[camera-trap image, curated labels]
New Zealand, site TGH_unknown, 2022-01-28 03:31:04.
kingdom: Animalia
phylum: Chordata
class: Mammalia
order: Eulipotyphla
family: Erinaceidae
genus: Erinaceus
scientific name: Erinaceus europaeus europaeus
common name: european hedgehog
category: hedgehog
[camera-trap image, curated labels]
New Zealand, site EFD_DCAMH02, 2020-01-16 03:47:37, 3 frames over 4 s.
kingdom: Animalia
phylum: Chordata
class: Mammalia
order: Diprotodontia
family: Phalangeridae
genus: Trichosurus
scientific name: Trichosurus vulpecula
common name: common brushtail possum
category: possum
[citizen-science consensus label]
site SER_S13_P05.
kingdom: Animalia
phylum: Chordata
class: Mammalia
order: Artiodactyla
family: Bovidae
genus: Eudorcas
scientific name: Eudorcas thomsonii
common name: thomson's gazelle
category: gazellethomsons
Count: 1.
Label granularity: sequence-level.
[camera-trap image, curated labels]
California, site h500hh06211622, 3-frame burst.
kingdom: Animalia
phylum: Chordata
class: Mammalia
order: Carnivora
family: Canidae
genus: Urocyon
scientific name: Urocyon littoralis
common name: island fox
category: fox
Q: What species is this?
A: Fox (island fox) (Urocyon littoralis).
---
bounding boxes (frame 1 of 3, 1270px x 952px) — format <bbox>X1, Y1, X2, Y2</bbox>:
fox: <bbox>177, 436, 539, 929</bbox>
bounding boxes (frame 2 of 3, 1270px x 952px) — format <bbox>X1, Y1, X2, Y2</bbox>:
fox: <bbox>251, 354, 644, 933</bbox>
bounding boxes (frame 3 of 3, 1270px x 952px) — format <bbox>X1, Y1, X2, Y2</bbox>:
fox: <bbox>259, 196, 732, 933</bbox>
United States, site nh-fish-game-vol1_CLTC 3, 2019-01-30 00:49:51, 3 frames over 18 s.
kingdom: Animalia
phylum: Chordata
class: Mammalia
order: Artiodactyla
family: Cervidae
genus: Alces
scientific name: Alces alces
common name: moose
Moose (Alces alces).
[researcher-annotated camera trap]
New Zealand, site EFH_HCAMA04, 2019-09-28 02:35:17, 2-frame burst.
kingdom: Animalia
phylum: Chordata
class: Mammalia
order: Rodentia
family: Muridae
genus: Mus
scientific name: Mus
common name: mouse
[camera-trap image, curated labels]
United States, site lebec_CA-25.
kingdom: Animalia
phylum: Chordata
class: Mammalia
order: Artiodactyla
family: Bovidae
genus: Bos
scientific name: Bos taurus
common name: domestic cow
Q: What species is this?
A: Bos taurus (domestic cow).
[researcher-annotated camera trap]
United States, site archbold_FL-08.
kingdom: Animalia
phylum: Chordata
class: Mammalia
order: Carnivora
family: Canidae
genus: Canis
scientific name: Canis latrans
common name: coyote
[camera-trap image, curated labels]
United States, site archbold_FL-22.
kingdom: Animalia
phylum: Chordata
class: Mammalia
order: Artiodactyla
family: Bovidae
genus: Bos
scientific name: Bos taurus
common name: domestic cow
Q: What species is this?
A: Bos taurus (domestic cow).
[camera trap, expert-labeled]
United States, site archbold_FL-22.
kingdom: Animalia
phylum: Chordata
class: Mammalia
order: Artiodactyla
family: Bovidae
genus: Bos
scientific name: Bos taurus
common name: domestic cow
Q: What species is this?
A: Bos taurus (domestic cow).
• • • • •
* **About this task**: Look through the records above for the string "frames", then copy every line that has it.

* **Output of the exercise**:
New Zealand, site EFD_DCAMH02, 2020-01-16 03:47:37, 3 frames over 4 s.
United States, site nh-fish-game-vol1_CLTC 3, 2019-01-30 00:49:51, 3 frames over 18 s.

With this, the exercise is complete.